Dietary Treatment of Hyperlipidemia in Women vs. Men
To conduct a dietary intervention trial to test the lipid lowering response to the National Cholesterol Education Program (NCEP) Step Two Diet by free-living hyperlipidemic women and men and to compare the response between them.
|Study Start Date:||April 1991|
|Estimated Study Completion Date:||September 1996|
Women experience as much illness from hardening of the arteries including stroke and heart disease as do men, but because women experience them later in life, the importance of heart disease, cholesterol, and diet for women has been under appreciated.
Half of the subjects were randomized to diet instruction with two years of follow-up and half to six months of no intervention followed by the same diet instruction and followup. Control subjects had a fasting blood drawn at three months of the nonintervention period.

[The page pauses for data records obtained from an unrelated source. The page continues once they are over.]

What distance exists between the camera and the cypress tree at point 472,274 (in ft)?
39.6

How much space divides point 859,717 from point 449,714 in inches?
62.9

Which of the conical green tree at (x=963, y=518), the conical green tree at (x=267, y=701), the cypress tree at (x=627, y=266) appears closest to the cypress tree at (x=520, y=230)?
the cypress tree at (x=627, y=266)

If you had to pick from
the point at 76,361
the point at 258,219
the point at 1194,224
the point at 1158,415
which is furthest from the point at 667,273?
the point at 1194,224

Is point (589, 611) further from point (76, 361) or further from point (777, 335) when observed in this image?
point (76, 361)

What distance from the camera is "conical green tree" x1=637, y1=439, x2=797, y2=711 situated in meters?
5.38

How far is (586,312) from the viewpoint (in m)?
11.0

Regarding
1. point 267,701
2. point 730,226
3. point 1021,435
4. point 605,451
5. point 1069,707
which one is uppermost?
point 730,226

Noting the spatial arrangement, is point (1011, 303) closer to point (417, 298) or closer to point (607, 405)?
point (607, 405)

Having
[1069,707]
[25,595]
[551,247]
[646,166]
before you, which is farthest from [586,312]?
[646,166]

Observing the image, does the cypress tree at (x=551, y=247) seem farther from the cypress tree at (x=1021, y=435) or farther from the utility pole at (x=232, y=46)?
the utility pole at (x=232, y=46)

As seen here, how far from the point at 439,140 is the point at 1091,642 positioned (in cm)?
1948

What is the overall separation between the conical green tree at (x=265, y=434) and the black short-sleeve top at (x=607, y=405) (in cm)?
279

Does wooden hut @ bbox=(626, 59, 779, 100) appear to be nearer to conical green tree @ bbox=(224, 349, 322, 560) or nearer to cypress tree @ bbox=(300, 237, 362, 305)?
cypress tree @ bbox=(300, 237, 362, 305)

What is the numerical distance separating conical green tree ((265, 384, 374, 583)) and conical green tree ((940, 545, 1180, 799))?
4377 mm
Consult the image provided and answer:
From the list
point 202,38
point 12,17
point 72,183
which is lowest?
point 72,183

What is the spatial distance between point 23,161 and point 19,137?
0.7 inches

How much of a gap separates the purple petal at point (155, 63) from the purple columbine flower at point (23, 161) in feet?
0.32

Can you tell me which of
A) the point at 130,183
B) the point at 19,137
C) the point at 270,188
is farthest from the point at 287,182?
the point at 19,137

Having parallel intervention and control groups was necessary to test the efficacy of the NCEP Step Two Diet: The diet was taught to study subjects during eight weekly two hour classes. Follow-up included four individual visits, at three, six, nine, and twelve months, with a dietitian and two group sessions, at 4.5 and 10.5 months, in the first year and two individual visits, at 18 and 24 months, in the second year. Fasting blood samples for lipoprotein lipid analysis and 4-day food diaries were collected at all individual visits. Additionally, medical history, lifestyle characteristics, vital signs, other adherence measures, behavioral factors related to adherence, and serum nutrients for monitoring nutrient sufficiency were collected. Dietitians provided adherence and dietary modification counseling as necessary to help participants maximize their adherence. The primary questions to be answered were: 1) Did the NCEP Step Two Diet effectively lower plasma lipids in hypercholesterolemic (HC) and combined hyperlipidemic (CHL) women and men over six months? 2) Did HC and CHL women have a different response than HC and CHL men? 3) Was response in women influenced by menstrual status and sex hormone exposure?, and 4) Were the behavioral adaptations to dietary modification different between women and men?